From the line containing "What do you" through the end of the material, reproduce the lines with "grassy hillside" swapped for "grassy slope" and everything else left unchanged.
** start of Given data **
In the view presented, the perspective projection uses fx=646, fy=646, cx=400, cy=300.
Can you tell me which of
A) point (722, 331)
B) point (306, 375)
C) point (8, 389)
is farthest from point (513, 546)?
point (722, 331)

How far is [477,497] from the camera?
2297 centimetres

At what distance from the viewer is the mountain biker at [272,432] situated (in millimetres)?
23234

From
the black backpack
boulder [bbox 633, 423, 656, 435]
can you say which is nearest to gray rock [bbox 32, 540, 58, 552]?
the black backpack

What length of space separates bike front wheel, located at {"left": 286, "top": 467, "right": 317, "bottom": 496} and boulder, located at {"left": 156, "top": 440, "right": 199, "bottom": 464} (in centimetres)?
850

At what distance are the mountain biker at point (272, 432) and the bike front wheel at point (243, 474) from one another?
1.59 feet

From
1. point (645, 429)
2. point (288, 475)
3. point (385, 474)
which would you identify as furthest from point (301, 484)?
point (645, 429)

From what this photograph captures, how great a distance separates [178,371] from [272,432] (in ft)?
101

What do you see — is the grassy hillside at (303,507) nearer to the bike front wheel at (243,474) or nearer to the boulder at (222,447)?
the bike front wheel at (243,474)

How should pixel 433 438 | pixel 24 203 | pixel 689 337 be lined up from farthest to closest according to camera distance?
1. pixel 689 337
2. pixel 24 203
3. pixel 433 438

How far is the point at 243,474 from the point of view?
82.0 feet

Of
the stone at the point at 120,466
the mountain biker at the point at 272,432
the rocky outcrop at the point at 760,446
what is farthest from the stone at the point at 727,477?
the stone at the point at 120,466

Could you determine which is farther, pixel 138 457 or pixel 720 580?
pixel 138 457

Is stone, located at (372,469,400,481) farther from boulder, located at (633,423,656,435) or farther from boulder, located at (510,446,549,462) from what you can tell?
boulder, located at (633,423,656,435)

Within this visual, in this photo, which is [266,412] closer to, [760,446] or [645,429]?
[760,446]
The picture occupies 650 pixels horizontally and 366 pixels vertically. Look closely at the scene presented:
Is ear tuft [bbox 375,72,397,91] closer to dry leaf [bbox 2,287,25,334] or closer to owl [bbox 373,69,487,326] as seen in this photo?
** end of Given data **
Response to the task -
What do you see — is the grassy slope at (303,507) nearer to the bike front wheel at (243,474) or nearer to the boulder at (222,447)?
the bike front wheel at (243,474)

How should pixel 433 438 | pixel 24 203 | pixel 689 337 be lined up from farthest to closest according to camera distance?
1. pixel 689 337
2. pixel 24 203
3. pixel 433 438

How far is the point at 243,474 from the point of view?
82.0 feet

Of
the stone at the point at 120,466
the mountain biker at the point at 272,432
the rocky outcrop at the point at 760,446
what is farthest from the stone at the point at 727,477?
the stone at the point at 120,466

Could you determine which is farther, pixel 138 457 or pixel 720 580?
pixel 138 457

Is stone, located at (372,469,400,481) farther from boulder, located at (633,423,656,435) or farther from boulder, located at (510,446,549,462) from what you can tell?
boulder, located at (633,423,656,435)

Within this visual, in this photo, which is [266,412] closer to, [760,446] or [645,429]?
[760,446]
The picture occupies 650 pixels horizontally and 366 pixels vertically. Look closely at the scene presented:
Is ear tuft [bbox 375,72,397,91] closer to dry leaf [bbox 2,287,25,334] or closer to owl [bbox 373,69,487,326] as seen in this photo?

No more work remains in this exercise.